The catalogue is the most useful byproduct of the show, of course, with excellent essays by the curator and leading scholars that I will find useful in future teaching. A final delight in the catalogue was seeing the name of our former George Mason University student Sana Mirza, a curatorial assistant at the Sackler, listed as a contributor on the title page. This teacher is very proud.
So how will this show be received by non-Muslims? I would like to think that given Islam’s topical importance in American discourse, simple curiosity might overcome any reluctance to engage. Perhaps the display of the Islamic in its own spiritual terms will become as accepted in American exhibitions as, say, Buddhist devotional art has been. Whether that is true remains to be seen, and I am sure the Sackler is watching attendance carefully. The exhibit itself appears to be watched by an unusual number of guards, and rumor has it that negotiations for the show with Turkey were fraught with concerns over politics and security.
The museum and its staff are to be commended first of all simply for pulling it off. More, they are to be commended for putting the spiritual aspect of the Qur’an first, confronting any ignorance or prejudice about Islam head-on, using the medium of these historic Qur’ans as teaching tools about the faith before presenting them as art. And finally, wearing my art-historian’s hat, I commend the Sackler for a breathtakingly beautiful show of important new material for American audiences that engages the scholar, the student, the committed Muslim, and the lay visitor equally.
*The top three images are provided courtesy of the Sackler Gallery. We also thank Rami Skooti for his permission to use his photo from the exhibit.
 Massumeh Farhad, “Introduction,” in Massumeh Farhad and Simon Rettig, The Art of the Qur’an: Treasures from the Museum of Turkish and Islamic Arts (Washington: Arthur M. Sackler Gallery, 2016), 20-21.

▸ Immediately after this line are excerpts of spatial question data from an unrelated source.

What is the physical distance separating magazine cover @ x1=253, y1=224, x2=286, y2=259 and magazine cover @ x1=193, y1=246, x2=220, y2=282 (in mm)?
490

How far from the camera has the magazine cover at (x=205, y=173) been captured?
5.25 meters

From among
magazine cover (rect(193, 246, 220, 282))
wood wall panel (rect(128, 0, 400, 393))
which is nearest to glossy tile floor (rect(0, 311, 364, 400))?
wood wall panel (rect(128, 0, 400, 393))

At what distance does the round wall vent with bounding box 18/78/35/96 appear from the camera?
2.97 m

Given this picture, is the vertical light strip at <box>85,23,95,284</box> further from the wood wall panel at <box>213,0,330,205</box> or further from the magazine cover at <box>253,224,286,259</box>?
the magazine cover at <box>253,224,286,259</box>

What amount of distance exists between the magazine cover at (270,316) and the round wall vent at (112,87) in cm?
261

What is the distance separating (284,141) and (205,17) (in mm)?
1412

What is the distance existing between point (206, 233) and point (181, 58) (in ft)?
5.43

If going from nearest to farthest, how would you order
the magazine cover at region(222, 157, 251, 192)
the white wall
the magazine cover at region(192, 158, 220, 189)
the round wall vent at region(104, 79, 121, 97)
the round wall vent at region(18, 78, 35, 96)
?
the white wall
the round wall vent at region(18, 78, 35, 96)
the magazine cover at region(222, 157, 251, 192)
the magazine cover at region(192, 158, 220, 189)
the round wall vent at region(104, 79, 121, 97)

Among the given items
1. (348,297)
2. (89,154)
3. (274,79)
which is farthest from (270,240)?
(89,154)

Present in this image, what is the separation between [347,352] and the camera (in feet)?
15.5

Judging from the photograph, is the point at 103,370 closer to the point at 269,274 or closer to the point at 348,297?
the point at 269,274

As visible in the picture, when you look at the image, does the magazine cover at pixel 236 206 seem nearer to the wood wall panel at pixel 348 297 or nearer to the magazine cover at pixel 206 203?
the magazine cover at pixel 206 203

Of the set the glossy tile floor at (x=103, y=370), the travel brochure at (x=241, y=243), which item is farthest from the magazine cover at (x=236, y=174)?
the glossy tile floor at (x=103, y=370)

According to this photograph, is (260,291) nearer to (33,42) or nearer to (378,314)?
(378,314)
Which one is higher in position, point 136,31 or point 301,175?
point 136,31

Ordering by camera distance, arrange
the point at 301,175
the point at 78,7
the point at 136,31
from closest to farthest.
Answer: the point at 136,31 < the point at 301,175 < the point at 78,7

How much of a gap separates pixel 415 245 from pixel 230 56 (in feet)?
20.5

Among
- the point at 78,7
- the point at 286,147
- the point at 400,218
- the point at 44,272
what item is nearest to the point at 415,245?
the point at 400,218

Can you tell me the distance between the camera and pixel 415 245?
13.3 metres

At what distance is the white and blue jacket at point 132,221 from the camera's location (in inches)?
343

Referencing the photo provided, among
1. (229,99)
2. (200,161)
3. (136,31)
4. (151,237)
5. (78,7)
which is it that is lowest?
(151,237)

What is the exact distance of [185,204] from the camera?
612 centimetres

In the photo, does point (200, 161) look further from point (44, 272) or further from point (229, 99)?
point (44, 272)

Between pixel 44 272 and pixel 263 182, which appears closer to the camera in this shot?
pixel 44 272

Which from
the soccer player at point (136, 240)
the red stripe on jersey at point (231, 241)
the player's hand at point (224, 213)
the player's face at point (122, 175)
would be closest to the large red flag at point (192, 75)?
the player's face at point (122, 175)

 Glenn D. Lowry and Susan Nemazee, A Jeweler’s Eye: Islamic Arts of the Book from the Vever Collection ( Arthur M. Sackler Gallery, 1988), 34-35.
 “Falnama: The Book of Omens,” on display 2009-10; “Shahnama: 1000 Years of the Book of Kings,” on display 2010-2011.
 The cloth that covers the Ka’aba.
 The Art of the Qur’an: Treasures from the Museum of Turkish and Islamic Arts, foreword by Seracettin Şahin, 9.